*Requirements*. According to the Hadabot article, what type of robot is the Hadabot?

Implement ROS2 odometry using VSCode running in a web browser

May 07, 2020

Hadabot is a robot kit for software engineers to learn ROS2 and robotics.

We are a week or so away from a beta release of the Hadabot kit. We'll disclose more info on how to sign up for one at the end of this post.

The new Hadabot kit fully supports ROS2. In addition to the hardware kit, the Hadabot software environment will be primarily web browser based which minimizes cross-platform differences in user experience. To drastically reduce user frustration from set up and library management, we use Docker to create the ROS2 systems as a stack of Docker containers easily launched from a single command. Docker will also help us sandbox all the ROS2 libraries from your host system and make your Hadabot be portable from host system to host system.

In this post, we'll start our dive into the concept of robot navigation by implementing and learning about robot odometry for our Hadabot, which is a differential drive robot. We'll be programming odometry as a ROS2 component (ie ROS2 node) using Visual Studio Code (VSCode) running in a web browser.

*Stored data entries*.
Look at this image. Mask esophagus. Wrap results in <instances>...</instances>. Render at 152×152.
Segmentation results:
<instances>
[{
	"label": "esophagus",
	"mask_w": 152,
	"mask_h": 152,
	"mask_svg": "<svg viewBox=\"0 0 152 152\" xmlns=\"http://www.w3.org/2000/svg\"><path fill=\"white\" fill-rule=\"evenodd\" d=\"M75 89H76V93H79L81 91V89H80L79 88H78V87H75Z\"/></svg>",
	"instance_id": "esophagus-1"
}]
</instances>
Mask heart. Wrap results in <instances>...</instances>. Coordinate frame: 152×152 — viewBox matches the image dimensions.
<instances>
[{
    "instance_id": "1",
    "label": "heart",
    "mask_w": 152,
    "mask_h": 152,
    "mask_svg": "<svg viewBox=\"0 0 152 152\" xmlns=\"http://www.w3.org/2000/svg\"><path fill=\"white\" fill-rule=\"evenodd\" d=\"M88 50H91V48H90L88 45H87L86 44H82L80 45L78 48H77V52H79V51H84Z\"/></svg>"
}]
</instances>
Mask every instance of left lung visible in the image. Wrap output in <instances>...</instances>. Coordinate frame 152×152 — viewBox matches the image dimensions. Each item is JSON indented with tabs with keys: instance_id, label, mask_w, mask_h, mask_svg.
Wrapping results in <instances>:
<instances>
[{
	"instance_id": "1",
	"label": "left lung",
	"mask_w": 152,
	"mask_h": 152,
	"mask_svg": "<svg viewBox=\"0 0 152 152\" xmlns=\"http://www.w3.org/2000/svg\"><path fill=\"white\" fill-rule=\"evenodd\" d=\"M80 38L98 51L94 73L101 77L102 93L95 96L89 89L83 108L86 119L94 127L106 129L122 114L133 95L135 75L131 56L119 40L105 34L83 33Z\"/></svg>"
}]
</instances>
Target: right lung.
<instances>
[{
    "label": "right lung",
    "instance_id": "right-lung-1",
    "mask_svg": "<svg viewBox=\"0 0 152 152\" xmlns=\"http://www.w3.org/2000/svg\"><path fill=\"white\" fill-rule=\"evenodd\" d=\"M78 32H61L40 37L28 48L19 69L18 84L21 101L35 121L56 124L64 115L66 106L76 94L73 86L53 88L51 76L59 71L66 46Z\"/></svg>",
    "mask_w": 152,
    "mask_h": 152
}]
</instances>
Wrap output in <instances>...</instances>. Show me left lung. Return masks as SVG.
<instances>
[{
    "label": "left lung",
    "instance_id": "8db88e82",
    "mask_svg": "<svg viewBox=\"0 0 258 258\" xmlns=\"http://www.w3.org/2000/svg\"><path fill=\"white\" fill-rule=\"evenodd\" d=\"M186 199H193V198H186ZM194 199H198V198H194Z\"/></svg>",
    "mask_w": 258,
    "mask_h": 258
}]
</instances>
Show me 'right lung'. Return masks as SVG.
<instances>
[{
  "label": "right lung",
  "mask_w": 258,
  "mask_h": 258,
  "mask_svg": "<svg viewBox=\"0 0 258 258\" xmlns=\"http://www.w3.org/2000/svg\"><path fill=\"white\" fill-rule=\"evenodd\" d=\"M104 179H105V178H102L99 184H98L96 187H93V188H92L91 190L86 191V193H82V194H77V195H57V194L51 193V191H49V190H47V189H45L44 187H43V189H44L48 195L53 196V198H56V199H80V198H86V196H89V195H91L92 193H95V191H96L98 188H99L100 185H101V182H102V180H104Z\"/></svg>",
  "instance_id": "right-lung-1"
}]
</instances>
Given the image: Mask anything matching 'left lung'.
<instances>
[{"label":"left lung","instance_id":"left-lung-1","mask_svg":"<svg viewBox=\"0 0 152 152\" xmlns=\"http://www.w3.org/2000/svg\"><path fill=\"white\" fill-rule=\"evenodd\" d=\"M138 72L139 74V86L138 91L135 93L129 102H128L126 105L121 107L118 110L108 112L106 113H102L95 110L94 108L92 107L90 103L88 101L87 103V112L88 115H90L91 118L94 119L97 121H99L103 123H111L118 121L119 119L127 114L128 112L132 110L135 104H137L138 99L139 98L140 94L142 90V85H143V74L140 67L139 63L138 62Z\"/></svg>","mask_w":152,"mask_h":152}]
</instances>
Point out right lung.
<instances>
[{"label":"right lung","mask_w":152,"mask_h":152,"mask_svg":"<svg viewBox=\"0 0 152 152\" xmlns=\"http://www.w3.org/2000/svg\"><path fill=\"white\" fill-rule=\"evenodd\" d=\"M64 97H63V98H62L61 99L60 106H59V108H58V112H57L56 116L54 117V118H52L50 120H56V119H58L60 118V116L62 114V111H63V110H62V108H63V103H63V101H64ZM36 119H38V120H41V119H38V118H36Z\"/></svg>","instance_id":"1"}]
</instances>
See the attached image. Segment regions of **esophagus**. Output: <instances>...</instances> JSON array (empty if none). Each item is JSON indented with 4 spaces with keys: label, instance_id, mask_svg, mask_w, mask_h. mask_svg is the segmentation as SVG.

*Output below*. A differential drive robot.